L’audience s’est ensuite éloignée des faits et des événements de l’affaire du comté de Llano pour se consacrer à une série de questions tendues qui ont occupé une grande partie de la seconde moitié de l’audience. Après près de 20 minutes de débats qui ont dévié des points de vue routiniers sur le fonctionnement des bibliothèques à la manière dont les musées devraient choisir leurs expositions, en passant par la question de savoir si les musées devraient être autorisés à exposer leurs œuvres. Madame Bovary était un roman « trash », Borden a essayé de ramener l’argument à l’affaire en question.

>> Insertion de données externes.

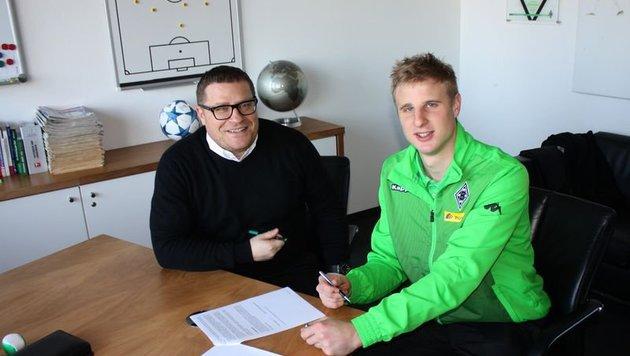Martin Hinteregger mit Gladbach-Manager Max Eberl (Bild: Borussia Mönchengladbach)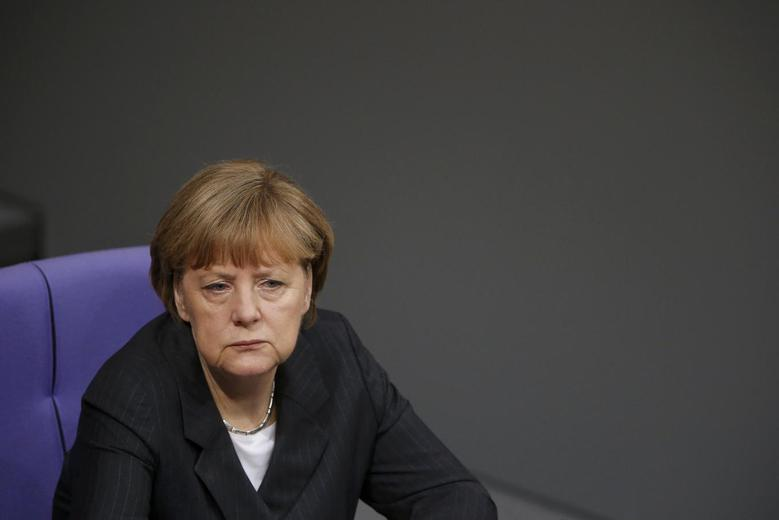 German Chancellor Angela Merkel attends a session of the lower house of parliament Bundestag in Berlin, January 15, 2015.    REUTERS/Fabrizio Bensch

« Le Premier amendement protège les discours impopulaires », a déclaré M. Borden. « Il protège les points de vue des minorités dans les cas où la majorité peut opprimer la minorité. C’est pour cela que nous avons un Premier amendement. »
Un argument perdant ?
Il convient de noter que l’argument du « discours du gouvernement » a échoué dans plusieurs affaires récentes d’interdiction de livres, notamment au Texas, en Arkansas et, plus récemment, dans le cadre d’un litige concernant la loi SF 496 de l’Iowa interdisant les livres, dans lequel un panel de trois juges du huitième circuit a catégoriquement rejeté l’idée que le gouvernement s’exprime à travers les livres que les bibliothécaires et les éducateurs choisissent de mettre à disposition, soulignant que les bibliothèques devraient par définition offrir des opinions diverses, et pas seulement du contenu approuvé par l’État.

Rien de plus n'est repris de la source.